### STATED TASK
Extract the complete Alasdair Clayre biography below, reproducing it verbatim from beginning to end.

### DOCUMENT EXTRACT
>>>>>

= Alasdair Clayre =

Author, broadcaster, singer-songwriter, and academic

Alasdair George Stuart Clayre (9 October 1935 - 10 January 1984) was a British author, broadcaster, singer-songwriter, and academic.

==Early life and career==
Clayre was born in Southampton, Hampshire on 9 October 1935. He won a scholarship to Winchester College, where he became head boy, and a further scholarship to Christ Church, Oxford where, as an undergraduate, his intellect was compared to that of Isaiah Berlin. He graduated with a congratulatory first class degree - the highest class of degree awarded at Oxford (see British undergraduate degree classification) - and won a Prize Fellowship to All Souls College - one of the highest academic honours in the United Kingdom.

Clayre recorded two albums of songs including many of his own compositions: Alasdair Clayre (Elektra Records) and Adam and the Beasts (Folkways Records). He also appears on the Elektra folk song compilation A Cold Wind Blows. His English translation of "La Colombe" (The Dove") by Jacques Brel has been recorded by Judy Collins and Joan Baez. Another of his compositions, Train Song, has been recorded by Vashti Bunyan (who also co-wrote the song), while Adam and the Beasts has been recorded by Barry Dransfield and Shusha Guppy.

<<<<<

(Stored records)
>>>>>

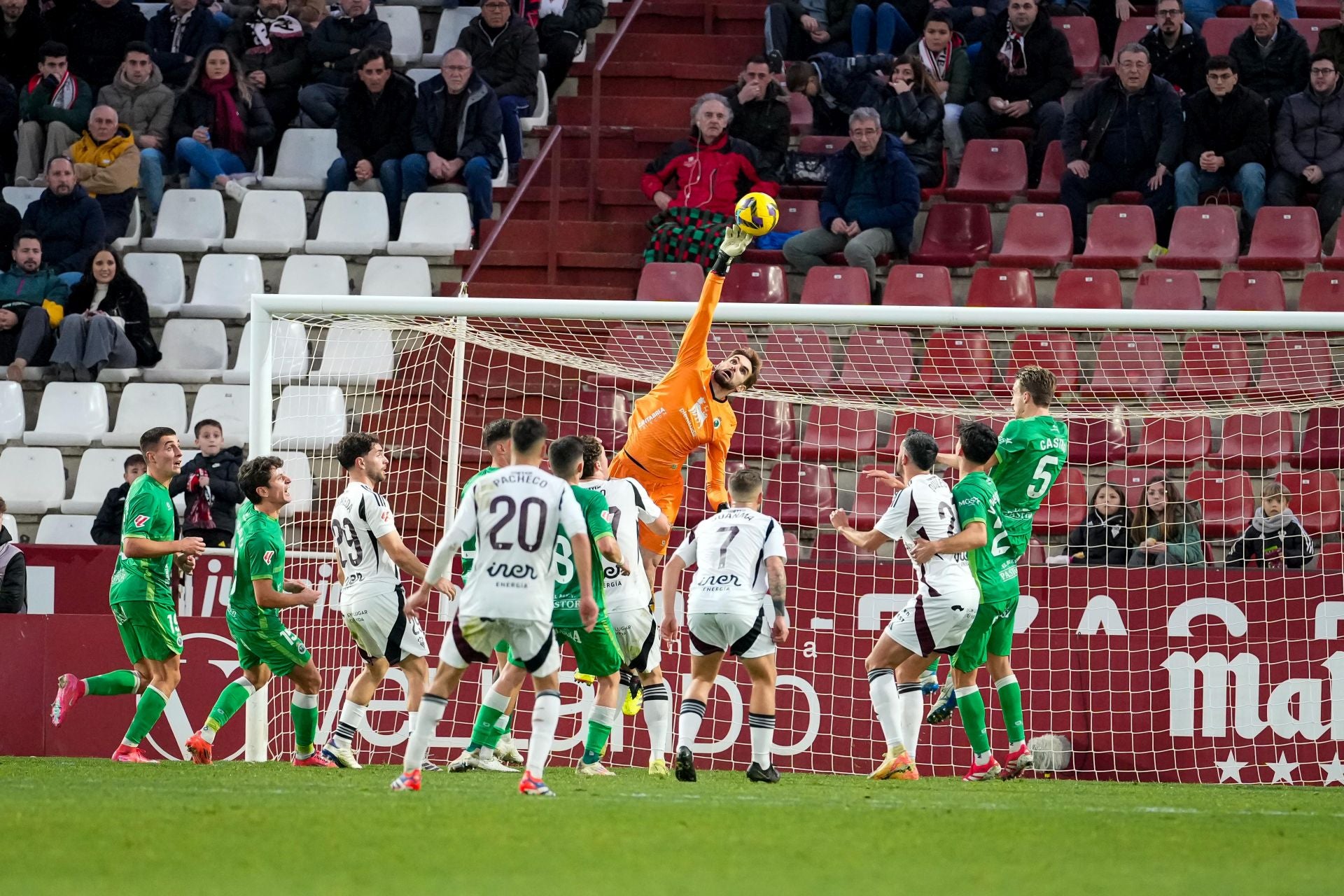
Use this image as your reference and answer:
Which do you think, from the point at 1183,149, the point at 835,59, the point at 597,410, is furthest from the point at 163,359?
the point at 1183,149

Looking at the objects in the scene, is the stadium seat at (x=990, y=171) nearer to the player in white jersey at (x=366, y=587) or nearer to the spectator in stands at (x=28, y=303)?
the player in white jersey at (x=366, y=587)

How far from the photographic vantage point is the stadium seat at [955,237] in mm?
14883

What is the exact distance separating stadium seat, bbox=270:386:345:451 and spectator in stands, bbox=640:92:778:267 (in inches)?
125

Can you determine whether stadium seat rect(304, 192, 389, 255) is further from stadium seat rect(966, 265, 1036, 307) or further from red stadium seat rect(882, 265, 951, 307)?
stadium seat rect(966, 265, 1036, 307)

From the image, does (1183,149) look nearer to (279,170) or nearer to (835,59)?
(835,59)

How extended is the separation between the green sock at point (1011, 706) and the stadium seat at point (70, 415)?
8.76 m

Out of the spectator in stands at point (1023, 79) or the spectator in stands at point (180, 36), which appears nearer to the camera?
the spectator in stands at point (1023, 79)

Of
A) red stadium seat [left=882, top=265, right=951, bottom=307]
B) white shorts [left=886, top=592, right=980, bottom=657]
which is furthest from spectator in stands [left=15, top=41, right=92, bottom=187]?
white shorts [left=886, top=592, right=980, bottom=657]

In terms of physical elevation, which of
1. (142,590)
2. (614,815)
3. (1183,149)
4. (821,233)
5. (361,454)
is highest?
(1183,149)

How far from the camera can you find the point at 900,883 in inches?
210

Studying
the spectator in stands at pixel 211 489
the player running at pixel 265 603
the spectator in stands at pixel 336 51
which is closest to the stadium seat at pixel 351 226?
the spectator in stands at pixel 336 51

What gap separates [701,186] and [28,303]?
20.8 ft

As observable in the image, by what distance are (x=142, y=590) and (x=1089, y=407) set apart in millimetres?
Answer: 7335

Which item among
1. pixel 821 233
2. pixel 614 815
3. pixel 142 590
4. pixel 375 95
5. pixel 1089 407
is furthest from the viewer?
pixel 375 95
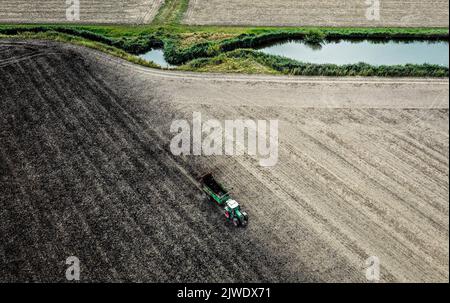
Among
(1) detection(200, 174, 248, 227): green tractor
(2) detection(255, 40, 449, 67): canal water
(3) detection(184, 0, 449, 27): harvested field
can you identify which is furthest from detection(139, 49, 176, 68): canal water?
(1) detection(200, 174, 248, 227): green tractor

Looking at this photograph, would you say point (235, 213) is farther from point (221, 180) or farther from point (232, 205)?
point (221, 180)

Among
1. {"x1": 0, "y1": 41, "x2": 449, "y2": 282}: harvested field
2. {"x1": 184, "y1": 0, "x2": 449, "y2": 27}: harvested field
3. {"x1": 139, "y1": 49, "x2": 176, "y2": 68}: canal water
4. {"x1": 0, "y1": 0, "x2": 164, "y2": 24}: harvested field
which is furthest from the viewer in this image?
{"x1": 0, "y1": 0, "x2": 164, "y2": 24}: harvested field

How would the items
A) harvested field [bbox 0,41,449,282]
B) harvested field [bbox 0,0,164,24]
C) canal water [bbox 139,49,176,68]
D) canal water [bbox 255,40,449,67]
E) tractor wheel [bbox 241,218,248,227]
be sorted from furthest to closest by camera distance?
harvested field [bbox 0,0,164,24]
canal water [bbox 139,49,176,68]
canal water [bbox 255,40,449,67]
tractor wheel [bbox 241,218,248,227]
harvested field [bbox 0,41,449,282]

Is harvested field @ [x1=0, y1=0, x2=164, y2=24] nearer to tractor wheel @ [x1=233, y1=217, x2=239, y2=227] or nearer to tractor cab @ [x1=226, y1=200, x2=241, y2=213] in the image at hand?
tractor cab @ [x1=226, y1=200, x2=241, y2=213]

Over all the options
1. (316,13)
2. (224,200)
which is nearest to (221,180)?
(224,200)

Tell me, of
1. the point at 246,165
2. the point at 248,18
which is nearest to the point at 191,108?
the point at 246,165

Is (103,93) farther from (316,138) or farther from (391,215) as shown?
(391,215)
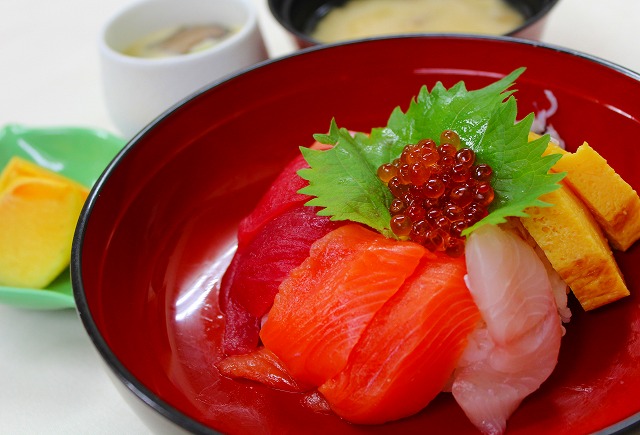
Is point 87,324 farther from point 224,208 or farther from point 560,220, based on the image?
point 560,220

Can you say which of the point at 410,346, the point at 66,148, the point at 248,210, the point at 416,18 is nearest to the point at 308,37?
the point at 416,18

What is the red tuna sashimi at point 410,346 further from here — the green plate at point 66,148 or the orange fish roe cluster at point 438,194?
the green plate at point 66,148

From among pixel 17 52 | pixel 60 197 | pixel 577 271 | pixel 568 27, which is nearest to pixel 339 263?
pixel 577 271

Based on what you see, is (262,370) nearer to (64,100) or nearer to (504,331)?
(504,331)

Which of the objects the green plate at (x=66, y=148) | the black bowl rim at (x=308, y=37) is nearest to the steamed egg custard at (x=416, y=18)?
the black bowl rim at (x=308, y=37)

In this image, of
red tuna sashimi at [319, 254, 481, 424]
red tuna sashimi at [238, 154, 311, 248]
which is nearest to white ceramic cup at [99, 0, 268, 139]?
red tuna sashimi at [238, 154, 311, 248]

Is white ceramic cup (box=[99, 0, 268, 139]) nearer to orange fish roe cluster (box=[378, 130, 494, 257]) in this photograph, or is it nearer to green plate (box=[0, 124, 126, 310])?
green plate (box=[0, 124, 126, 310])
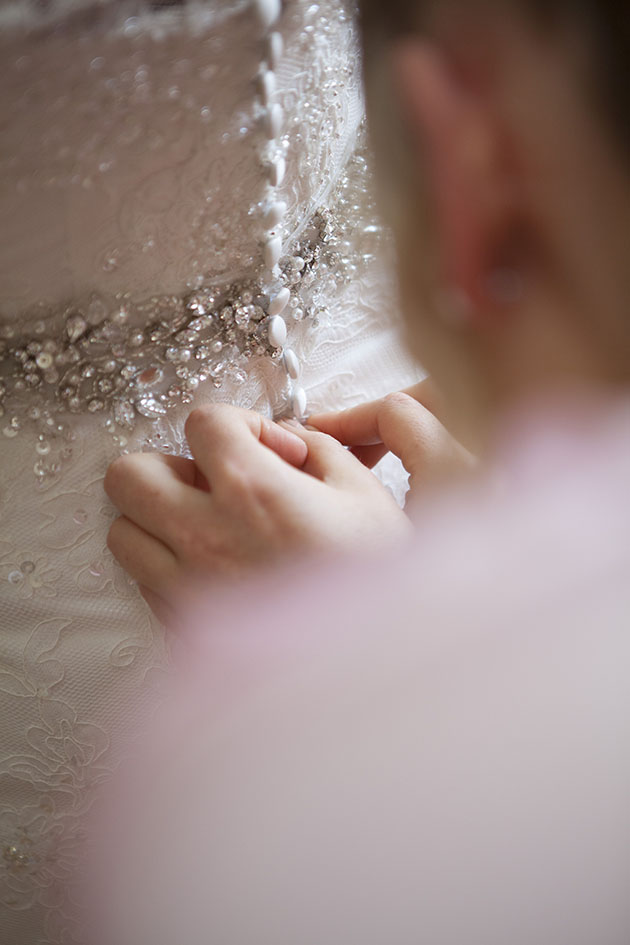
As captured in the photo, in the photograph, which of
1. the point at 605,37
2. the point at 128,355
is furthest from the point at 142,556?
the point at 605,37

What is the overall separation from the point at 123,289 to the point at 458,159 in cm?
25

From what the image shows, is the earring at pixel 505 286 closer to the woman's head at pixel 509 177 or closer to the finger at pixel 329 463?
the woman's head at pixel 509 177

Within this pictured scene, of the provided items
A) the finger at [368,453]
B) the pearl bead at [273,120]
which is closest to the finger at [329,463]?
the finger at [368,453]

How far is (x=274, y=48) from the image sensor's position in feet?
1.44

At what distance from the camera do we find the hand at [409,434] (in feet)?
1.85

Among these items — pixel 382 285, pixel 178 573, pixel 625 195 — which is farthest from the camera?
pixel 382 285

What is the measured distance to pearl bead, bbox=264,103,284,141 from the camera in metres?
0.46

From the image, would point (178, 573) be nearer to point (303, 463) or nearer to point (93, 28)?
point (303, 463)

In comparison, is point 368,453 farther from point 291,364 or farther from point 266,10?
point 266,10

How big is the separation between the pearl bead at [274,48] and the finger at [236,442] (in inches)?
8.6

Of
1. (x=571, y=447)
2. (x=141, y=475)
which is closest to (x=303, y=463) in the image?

<<<<<

### OUTPUT
= Alasdair Clayre =

Author, broadcaster, singer-songwriter, and academic

Alasdair George Stuart Clayre (9 October 1935 - 10 January 1984) was a British author, broadcaster, singer-songwriter, and academic.

==Early life and career==
Clayre was born in Southampton, Hampshire on 9 October 1935. He won a scholarship to Winchester College, where he became head boy, and a further scholarship to Christ Church, Oxford where, as an undergraduate, his intellect was compared to that of Isaiah Berlin. He graduated with a congratulatory first class degree - the highest class of degree awarded at Oxford (see British undergraduate degree classification) - and won a Prize Fellowship to All Souls College - one of the highest academic honours in the United Kingdom.

Clayre recorded two albums of songs including many of his own compositions: Alasdair Clayre (Elektra Records) and Adam and the Beasts (Folkways Records). He also appears on the Elektra folk song compilation A Cold Wind Blows. His English translation of "La Colombe" (The Dove") by Jacques Brel has been recorded by Judy Collins and Joan Baez. Another of his compositions, Train Song, has been recorded by Vashti Bunyan (who also co-wrote the song), while Adam and the Beasts has been recorded by Barry Dransfield and Shusha Guppy.